Problem: Please print exactly the lines running from the one that contains "boxes (frame 3" to the end of the data, with both lines included.

Collected data entries:
* * * * *
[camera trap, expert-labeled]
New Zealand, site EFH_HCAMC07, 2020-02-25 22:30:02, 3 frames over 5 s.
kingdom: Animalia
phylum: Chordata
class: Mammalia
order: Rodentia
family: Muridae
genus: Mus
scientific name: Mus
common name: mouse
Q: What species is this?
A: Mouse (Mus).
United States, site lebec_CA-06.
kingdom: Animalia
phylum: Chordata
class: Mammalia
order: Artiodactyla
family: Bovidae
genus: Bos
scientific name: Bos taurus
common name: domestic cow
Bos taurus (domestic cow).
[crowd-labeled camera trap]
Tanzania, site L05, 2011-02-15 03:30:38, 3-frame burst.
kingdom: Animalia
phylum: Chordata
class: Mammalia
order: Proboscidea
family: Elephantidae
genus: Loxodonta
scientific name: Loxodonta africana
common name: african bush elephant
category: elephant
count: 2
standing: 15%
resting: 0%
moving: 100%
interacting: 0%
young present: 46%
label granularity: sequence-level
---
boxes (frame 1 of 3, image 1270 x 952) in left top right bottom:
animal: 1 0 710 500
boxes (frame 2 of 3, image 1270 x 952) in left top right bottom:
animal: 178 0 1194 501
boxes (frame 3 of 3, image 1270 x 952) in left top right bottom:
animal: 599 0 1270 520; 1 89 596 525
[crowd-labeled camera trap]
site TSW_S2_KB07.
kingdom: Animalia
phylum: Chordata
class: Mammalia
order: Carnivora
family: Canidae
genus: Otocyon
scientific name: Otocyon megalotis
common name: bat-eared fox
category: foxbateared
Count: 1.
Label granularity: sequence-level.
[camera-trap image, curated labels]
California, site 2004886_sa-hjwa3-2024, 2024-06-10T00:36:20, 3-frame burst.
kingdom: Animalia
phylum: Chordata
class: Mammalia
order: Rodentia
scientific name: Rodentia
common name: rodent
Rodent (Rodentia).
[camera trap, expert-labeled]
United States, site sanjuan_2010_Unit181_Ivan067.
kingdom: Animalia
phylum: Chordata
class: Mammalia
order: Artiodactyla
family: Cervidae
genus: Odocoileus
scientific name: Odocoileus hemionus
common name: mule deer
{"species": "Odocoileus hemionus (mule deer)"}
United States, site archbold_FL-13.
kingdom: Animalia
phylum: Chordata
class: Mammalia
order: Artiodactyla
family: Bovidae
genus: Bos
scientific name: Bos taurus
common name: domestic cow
* * * * *
Solution:
boxes (frame 3 of 3, image 1270 x 952) in left top right bottom:
animal: 599 0 1270 520; 1 89 596 525
[crowd-labeled camera trap]
site TSW_S2_KB07.
kingdom: Animalia
phylum: Chordata
class: Mammalia
order: Carnivora
family: Canidae
genus: Otocyon
scientific name: Otocyon megalotis
common name: bat-eared fox
category: foxbateared
Count: 1.
Label granularity: sequence-level.
[camera-trap image, curated labels]
California, site 2004886_sa-hjwa3-2024, 2024-06-10T00:36:20, 3-frame burst.
kingdom: Animalia
phylum: Chordata
class: Mammalia
order: Rodentia
scientific name: Rodentia
common name: rodent
Rodent (Rodentia).
[camera trap, expert-labeled]
United States, site sanjuan_2010_Unit181_Ivan067.
kingdom: Animalia
phylum: Chordata
class: Mammalia
order: Artiodactyla
family: Cervidae
genus: Odocoileus
scientific name: Odocoileus hemionus
common name: mule deer
{"species": "Odocoileus hemionus (mule deer)"}
United States, site archbold_FL-13.
kingdom: Animalia
phylum: Chordata
class: Mammalia
order: Artiodactyla
family: Bovidae
genus: Bos
scientific name: Bos taurus
common name: domestic cow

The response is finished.